▶ **Source passage**:
----------------

In a time when bullet-resistant backpacks are now increasingly popular and it’s now becoming a trend for teachers and students to write out wills it’s a gesture of goodwill that can act as a necessary balm after a tragic event. 

Garrett is originally from Ohio and has lived in El Paso for 40 years and said that she could see how affected her 16-year-old granddaughter was in the aftermath. “[She] wondered why someone would come here and target a specific group, especially since she is Hispanic. And to be honest I think we were all in shock that it happened here by someone who drove her with the intent to do harm to our beautiful city.”

----------------

▶ **Your objective**:
Carry on the passage about El Paso residents coping after the shooting, picking up after its final quoted remark.

----------------

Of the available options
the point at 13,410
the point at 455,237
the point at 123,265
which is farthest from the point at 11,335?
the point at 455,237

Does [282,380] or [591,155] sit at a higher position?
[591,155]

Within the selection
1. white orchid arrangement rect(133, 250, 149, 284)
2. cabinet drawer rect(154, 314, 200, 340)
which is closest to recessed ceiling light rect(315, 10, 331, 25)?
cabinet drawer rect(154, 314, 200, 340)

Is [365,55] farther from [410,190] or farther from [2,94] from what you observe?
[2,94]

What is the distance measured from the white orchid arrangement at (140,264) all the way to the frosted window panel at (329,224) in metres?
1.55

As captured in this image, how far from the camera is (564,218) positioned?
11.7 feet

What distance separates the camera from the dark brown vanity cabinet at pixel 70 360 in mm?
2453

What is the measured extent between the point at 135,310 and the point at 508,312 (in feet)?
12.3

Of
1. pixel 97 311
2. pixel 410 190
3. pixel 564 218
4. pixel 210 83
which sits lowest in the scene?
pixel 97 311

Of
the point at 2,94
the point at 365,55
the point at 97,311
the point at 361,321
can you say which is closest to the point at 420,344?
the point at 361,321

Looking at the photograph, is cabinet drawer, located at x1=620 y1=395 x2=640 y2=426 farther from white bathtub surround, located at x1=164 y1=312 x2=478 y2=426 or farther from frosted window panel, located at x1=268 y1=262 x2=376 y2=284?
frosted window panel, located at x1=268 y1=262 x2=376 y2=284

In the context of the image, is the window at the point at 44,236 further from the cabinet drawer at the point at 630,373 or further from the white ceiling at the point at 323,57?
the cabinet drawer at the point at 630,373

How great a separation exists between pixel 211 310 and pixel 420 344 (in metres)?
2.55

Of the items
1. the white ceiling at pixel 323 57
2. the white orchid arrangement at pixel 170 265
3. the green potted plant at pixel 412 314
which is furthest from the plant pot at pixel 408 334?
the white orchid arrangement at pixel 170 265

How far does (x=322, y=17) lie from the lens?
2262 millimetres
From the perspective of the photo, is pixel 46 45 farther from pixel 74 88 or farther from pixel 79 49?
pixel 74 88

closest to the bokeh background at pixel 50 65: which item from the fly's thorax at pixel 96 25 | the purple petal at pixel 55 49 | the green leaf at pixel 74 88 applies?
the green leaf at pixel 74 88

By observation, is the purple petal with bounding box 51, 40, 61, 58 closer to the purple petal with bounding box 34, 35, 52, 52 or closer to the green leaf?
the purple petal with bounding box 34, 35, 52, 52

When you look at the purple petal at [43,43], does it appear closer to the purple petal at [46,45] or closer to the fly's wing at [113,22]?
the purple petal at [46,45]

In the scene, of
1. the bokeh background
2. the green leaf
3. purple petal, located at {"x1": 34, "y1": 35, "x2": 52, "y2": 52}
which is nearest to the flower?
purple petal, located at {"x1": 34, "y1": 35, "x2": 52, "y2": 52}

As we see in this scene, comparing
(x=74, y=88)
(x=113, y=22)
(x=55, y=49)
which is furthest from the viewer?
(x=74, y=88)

----------------

▶ **Result for this exercise**:
Garrett’s request has been shared on Twitter and Facebook with many commenters offering to help in other ways as well. She’s been encouraging people to look on Donorschoose.org to fund projects for teachers in El Paso. A search for El Paso on the site resulted in 289 projects in need of funding with many requesting books on diversity and positivity. Lady Gaga recently partnered with the online platform to help fund 162 classrooms in Dayton, Ohio, El Paso, Texas and Gilroy, California.

When asked what she’d want her students to know if she could share a positive message, Garrett said: “I would want my student’s parents to know that I would do anything to keep their babies safe while in my care.  I want them to know there is good in the world and they are surrounded with love and support.”